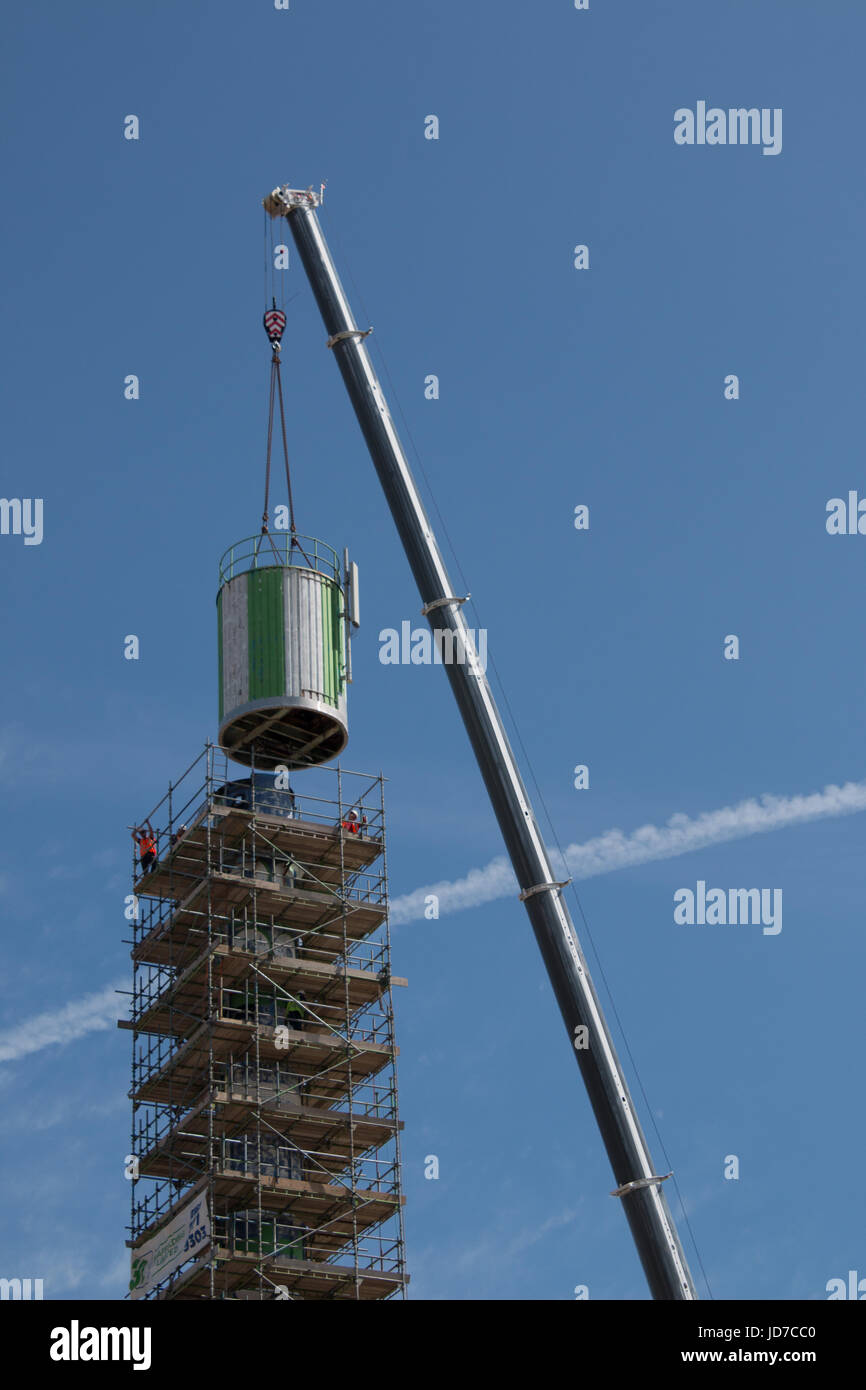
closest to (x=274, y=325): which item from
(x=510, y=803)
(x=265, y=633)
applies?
(x=265, y=633)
::::
■ WHAT YOU HAVE TO DO:
Lay out the lines above as a JSON list of strings, one string per line, with blank lines omitted and the pictures left out.

■ RESULT OF THE TASK:
[
  "closest to (x=274, y=325): which item from",
  "(x=510, y=803)",
  "(x=265, y=633)",
  "applies?",
  "(x=265, y=633)"
]